Folha de S. Paulo


Poetas são recebidos em Córdoba com a poesia derramada pelas ruas

A Espanha foi um dos lugares do mundo onde o pensamento anarquista deitou raízes mais fundas. Como é sabido, o anarquismo é um movimento social, político e filosófico que busca (ou será que já devemos dizer que buscava?) a criação de uma sociedade sem classes na qual não existam estruturas de controle como o Estado e o governo.

Durante quase todo este ano, que vai entrando em sua reta final, a Espanha vem sendo um país onde não existe governo, embora as estruturas do Estado tenham continuado a funcionar. E não exatamente devido a alguma revolução anarquista chegada ao presente desde os tempos passados da terrível Guerra Civil que dilacerou o país e o atirou nas mãos da ditadura franquista.

O maltratado sistema político espanhol e a situação interna da nação fizeram com que nenhum dos partidos que disputam o poder tenha podido formar um governo. Depois de irem às urnas duas vezes, os espanhóis vão ter que retornar em dezembro para checar se finalmente algum dos candidatos na disputa consegue alcançar os votos necessários para chefiar o governo.

Renata Borges/Renata Borges/Editoria de Arte/Folhapress

Essa situação poderia nos levar a imaginar uma conjuntura de caos no país. Entretanto, nos meses em que os espanhóis vêm vivendo sem governo, sua economia deprimida melhorou, o desemprego caiu vários pontos percentuais, o número de turistas que visitaram o país anda por volta de 70 milhões e as principais atividades sociais, culturais e civis vêm sendo realizadas com normalidade quase total –ou com normalidade absoluta, para um país que não tem governo!
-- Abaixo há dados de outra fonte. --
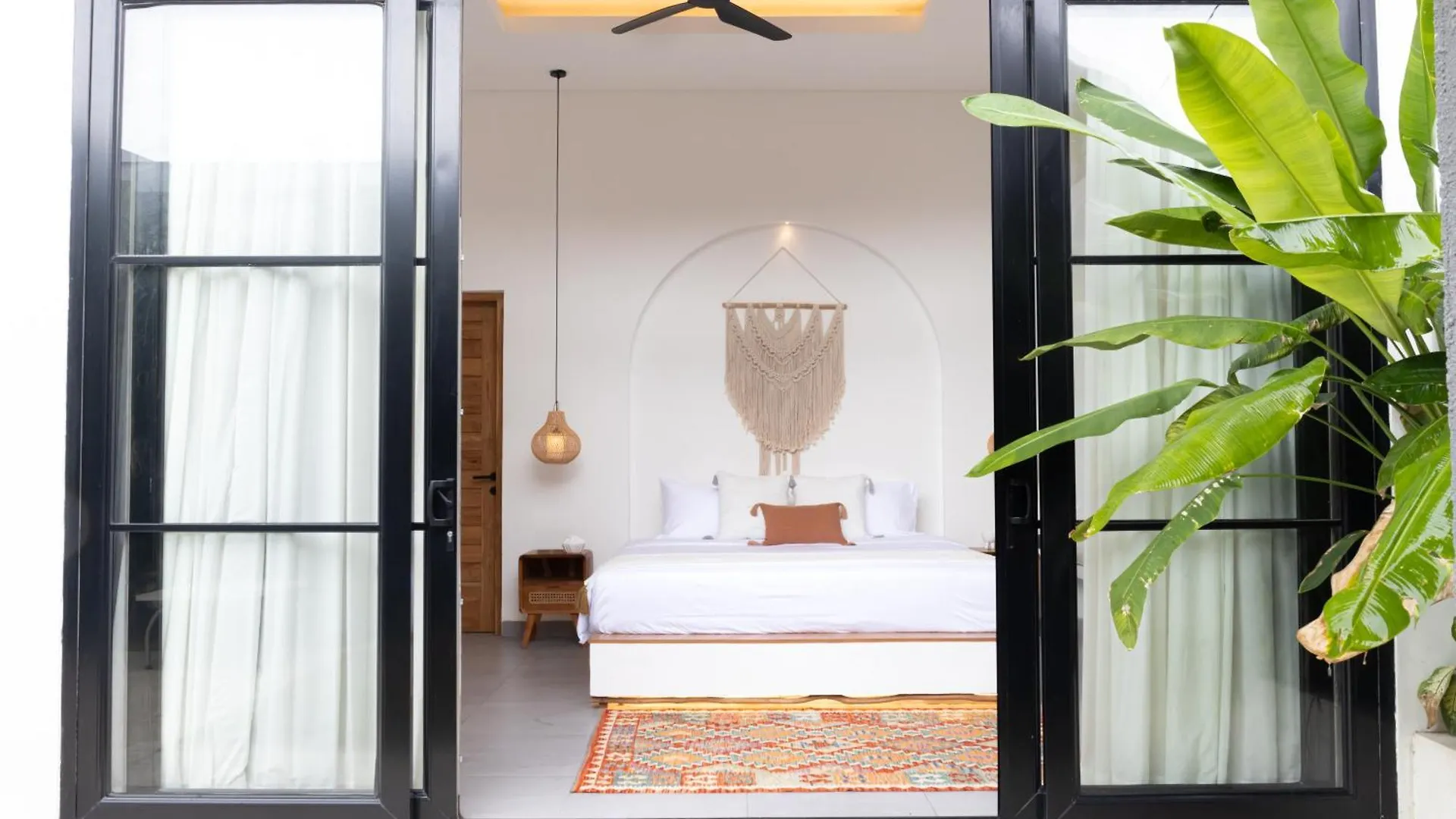 New Lux 2 Bedroom Villa In Bingin, Uluwatu Pecatu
A estranha conjuntura política espanhola é, em grande medida, a expressão de um contexto em que as forças políticas tradicionais entraram em crise de esgotamento, e o simples nascimento de novos partidos situados de um ou outro lado do diapasão ideológico alterou o equilíbrio que se tinha apoiado sobre o bipartidarismo.
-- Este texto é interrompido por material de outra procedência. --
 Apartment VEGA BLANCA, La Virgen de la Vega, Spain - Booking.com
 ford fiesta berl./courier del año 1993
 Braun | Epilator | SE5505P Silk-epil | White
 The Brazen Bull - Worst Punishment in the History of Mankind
Essa nova balança de possibilidades políticas, além de ser necessária, parecia imprescindível para uma sociedade maltratada pela crise econômica e pelas más gestões administrativas contaminadas pela corrupção e o compadrio.

No início do mês de outubro, esse panorama todo ficou ainda mais esdrúxulo, com a crise interna do partido de centro-esquerda, que durante anos liderou esse lado do arco político. Sem a capacidade de aliar-se a seus vizinhos da esquerda, o chamado Partido Socialista Operário Espanhol está dando seus gritos finais, pelo menos da forma em que existiu desde o retorno da democracia à Espanha.

O resultado mais lamentável dessa crise é que, diante das diferenças internas inconciliáveis com que a esquerda costuma se manifestar, abre-se o caminho para a vitória da direita, que pode ter pela frente muitos anos de governo na Espanha.

Ou seja, o país voltará a ter governo e será um governo de direita, com sua imprescindível corte neoliberal e sua tendência ao corte de benefícios e conquistas sociais e cidadãs, que já está sendo praticado.

Entretanto, enquanto tudo isso acontece na esfera da política, a vida continua, por sorte... E tive a ocasião de comprová-lo da melhor maneira que se poderia imaginar: constatando que a poesia, a velha e maltratada, vilipendiada e pouco mercantil poesia, pode continuar a ser uma manifestação que se introduza no cotidiano das pessoas e lhes leve um pouco da melhor beleza.

Há 13 anos, a cidade andaluza de Córdoba, uma das mais belas e emblemáticas do mundo por ter sido fruto do encontro e síntese de culturas muito diversas, organiza o Festival Cosmopoética, que, por duas semanas, toma conta das ruas da cidade e a converte em um verdadeiro poema vivo.

Sob um lema que expressa uma verdade profunda –"Ninguém pode escapar da poesia"–, poetas de todo o mundo vão a Córdoba, e a cidade os recebe com a poesia derramada pelas ruas: nas praças, nas feiras, nas escolas, nos bares. Até as badaladas dos relógios repetem versos ao tocar as horas. A silhueta do homem de chapéu do pintor Magritte convida as pessoas à poesia, e homenagens são feitas a Tzara, ao dadaísmo, ao surrealismo. Por alguns dias, ou pelo menos algumas horas, as pessoas se esquecem da política e se deixam envolver por versos e canções.

E, embora a triste realidade do mundo de hoje seja que nem na Espanha, nem no Brasil, nem em Cuba, nem nos Estados Unidos, ninguém pode escapar da política, alguns cordoveses obstinados abrem uma jaula muito mais amável para convidar a todos a conviver com uma das mais belas criações humanas por duas semanas e para nos recordar que, apesar do que procuram nos inculcar, podemos viver sem governo, mas não sem poesia.